En effet, le récent décret n°136 de 2014, adopté par le Président égyptien Al Sisi, permet de faire traduire devant des tribunaux militaires – et de manière rétroactive de surcroît – les individus accusés d'avoir porté atteinte aux infrastructures publiques. Or, la définition large donnée par le décret vise directement les manifestants pacifiques car le simple fait de manifester porterait atteinte, non seulement à l'ordre public, mais aussi à ces infrastructures publiques.

Ainsi, six jours avant l'audience civile fixée pour Seif, le procureur civil s'est désisté au profit d'un procureur militaire.

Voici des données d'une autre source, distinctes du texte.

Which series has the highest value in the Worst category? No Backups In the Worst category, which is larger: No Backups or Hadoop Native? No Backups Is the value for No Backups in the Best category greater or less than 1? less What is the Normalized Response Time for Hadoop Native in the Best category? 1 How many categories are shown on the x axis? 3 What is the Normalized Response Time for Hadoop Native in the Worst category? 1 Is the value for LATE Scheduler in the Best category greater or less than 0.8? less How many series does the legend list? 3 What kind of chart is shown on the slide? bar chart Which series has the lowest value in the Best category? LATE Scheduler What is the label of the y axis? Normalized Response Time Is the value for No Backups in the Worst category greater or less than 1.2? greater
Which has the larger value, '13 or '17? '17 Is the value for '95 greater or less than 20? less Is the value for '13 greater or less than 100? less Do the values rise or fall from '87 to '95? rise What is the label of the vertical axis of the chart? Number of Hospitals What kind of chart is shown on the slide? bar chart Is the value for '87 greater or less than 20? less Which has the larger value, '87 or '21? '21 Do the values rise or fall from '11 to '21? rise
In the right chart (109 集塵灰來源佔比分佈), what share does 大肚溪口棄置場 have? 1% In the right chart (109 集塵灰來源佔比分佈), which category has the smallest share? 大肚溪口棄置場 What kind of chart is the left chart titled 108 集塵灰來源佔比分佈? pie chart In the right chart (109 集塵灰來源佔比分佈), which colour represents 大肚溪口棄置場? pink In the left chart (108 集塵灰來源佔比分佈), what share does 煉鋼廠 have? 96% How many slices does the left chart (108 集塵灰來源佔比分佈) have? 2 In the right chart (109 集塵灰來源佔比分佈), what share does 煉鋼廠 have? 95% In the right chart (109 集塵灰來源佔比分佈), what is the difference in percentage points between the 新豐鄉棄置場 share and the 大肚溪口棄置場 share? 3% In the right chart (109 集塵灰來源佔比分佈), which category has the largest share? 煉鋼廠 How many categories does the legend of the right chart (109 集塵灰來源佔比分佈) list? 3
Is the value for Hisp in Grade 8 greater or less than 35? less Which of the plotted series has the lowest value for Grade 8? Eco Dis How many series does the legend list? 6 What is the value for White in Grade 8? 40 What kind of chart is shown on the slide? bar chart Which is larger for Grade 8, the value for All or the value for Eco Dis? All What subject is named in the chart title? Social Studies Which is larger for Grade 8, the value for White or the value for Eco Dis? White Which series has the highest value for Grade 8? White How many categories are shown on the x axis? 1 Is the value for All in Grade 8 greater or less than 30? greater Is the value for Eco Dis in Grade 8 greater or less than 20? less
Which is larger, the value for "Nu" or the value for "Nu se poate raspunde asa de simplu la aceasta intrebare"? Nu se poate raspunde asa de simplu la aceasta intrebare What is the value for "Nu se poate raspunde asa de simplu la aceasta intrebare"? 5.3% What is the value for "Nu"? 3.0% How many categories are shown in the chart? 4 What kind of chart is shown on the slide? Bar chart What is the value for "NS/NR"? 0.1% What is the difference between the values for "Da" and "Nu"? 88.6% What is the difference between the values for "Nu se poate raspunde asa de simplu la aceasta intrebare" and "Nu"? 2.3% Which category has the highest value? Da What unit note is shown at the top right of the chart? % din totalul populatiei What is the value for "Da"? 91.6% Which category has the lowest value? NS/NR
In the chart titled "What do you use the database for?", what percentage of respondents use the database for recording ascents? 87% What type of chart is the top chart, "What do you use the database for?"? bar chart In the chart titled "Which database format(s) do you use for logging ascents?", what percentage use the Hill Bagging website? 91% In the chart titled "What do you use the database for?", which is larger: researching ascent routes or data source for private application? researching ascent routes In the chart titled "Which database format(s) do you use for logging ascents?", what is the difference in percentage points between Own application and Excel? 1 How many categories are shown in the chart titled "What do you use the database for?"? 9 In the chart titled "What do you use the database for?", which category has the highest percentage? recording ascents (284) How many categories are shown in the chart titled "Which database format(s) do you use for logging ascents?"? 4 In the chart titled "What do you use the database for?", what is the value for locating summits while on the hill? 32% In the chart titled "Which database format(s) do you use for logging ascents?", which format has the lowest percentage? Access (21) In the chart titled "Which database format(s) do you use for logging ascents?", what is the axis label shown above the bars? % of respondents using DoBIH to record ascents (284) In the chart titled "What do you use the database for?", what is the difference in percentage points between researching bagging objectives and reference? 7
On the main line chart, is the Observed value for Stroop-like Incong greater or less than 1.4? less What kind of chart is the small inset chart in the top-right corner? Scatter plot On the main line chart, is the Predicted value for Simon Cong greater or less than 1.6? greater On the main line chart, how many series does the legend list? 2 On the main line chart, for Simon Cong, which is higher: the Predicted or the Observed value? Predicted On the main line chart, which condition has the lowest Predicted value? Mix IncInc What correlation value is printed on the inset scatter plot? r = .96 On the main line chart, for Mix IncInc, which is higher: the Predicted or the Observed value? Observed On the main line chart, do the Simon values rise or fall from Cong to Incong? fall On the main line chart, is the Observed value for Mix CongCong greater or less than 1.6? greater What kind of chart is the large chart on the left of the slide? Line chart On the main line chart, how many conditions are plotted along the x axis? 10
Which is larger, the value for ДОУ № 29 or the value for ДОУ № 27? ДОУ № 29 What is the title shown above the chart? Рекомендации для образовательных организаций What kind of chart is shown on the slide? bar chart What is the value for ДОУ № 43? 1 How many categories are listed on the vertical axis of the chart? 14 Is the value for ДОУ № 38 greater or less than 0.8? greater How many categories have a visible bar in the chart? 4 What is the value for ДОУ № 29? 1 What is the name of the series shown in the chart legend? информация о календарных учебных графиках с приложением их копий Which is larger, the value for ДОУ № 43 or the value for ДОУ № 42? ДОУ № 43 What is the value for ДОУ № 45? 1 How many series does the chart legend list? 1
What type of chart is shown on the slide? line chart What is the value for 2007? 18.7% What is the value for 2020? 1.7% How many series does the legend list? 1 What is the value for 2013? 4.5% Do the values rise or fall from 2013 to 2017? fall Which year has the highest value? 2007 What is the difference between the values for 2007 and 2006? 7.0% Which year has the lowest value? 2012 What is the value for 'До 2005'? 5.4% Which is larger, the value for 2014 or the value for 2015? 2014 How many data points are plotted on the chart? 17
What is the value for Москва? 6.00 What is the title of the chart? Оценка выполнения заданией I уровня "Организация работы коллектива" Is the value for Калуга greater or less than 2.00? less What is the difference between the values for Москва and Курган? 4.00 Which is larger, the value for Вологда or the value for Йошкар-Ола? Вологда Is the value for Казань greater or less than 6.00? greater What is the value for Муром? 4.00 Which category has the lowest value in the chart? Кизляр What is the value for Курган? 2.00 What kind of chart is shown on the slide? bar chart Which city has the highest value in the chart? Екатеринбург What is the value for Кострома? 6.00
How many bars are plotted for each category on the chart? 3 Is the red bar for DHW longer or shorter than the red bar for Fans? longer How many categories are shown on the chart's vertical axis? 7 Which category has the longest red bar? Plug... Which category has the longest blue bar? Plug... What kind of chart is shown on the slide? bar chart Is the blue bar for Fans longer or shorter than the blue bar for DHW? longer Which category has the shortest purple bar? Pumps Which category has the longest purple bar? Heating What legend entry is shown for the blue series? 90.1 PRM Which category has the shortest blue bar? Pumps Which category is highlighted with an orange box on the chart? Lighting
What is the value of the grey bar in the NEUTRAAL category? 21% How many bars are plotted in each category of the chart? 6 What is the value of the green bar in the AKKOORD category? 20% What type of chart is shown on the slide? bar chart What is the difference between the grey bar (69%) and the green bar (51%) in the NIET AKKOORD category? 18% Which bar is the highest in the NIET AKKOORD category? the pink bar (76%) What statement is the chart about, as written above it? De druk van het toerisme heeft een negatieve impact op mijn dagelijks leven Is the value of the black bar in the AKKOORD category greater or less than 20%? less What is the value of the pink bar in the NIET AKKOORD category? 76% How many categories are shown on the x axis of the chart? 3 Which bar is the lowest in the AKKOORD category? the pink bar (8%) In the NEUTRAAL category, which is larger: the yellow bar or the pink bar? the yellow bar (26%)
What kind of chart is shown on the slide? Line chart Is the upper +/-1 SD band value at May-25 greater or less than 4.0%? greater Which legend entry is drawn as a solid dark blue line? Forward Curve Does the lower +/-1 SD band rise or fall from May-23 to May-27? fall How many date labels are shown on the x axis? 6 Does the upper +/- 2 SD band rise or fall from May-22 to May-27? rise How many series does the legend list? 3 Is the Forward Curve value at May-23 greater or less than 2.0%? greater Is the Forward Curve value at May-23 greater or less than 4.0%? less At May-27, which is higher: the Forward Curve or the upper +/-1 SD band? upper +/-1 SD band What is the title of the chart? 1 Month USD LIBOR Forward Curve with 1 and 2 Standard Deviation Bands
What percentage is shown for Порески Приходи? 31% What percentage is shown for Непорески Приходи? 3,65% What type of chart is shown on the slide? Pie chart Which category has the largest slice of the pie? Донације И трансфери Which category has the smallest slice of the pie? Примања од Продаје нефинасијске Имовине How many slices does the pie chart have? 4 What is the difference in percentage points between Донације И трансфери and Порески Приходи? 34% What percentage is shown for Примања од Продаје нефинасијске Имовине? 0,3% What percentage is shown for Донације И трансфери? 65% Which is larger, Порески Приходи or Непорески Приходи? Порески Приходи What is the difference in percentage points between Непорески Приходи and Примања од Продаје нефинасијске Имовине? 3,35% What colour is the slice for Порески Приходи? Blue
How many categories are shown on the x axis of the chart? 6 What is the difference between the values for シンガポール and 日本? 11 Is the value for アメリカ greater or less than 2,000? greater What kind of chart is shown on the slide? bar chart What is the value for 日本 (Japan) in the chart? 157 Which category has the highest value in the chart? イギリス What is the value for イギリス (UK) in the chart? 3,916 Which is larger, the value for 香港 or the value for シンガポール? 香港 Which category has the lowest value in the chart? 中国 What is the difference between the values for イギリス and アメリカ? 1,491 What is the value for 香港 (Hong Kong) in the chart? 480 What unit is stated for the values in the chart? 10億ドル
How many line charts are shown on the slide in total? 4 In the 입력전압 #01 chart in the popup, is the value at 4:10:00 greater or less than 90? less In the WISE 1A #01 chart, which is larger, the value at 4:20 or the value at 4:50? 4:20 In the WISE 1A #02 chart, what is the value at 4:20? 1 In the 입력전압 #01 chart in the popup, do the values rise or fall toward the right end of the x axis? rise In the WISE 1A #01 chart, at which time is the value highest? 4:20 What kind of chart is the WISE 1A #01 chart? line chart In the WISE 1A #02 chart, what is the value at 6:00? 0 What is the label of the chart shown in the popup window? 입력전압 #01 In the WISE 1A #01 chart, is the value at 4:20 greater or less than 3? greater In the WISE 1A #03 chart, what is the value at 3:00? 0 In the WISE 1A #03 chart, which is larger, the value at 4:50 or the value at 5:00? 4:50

Par ailleurs, et malgré l'absence de preuves, ce nouveau procureur a ajouté une nouvelle accusation à son dossier, celle difficilement contestable en Égypte, d'« appartenance à un groupe terroriste [les Frères musulmans] ».

Comme de nombreux autres citoyens égyptiens arrêtés et accusés à tort dans le cadre de la vague de répression des autorités contre toute forme de dissidence pacifique, à 16 ans, Seif risque d'être condamné dans les semaines qui viennent à une très lourde peine de prison, sans réelle garantie d'appel et sans pouvoir bénéficier d'une défense adéquate, pour, au final, n'avoir fait que se trouver au mauvais endroit au mauvais moment.

Alkarama a donc saisi le Groupe de Travail sur la détention arbitraire (GTDA) afin qu'il appelle les autorités égyptiennes à ne pas juger Seif Shousha devant un tribunal militaire, et, qu'en l'absence de preuves matérielles, il soit libéré immédiatement. Les autorités égyptiennes doivent mettre un terme immédiat aux procès de civils devant des tribunaux militaires et respecter leurs engagements internationaux en cessant la répression contre sa population.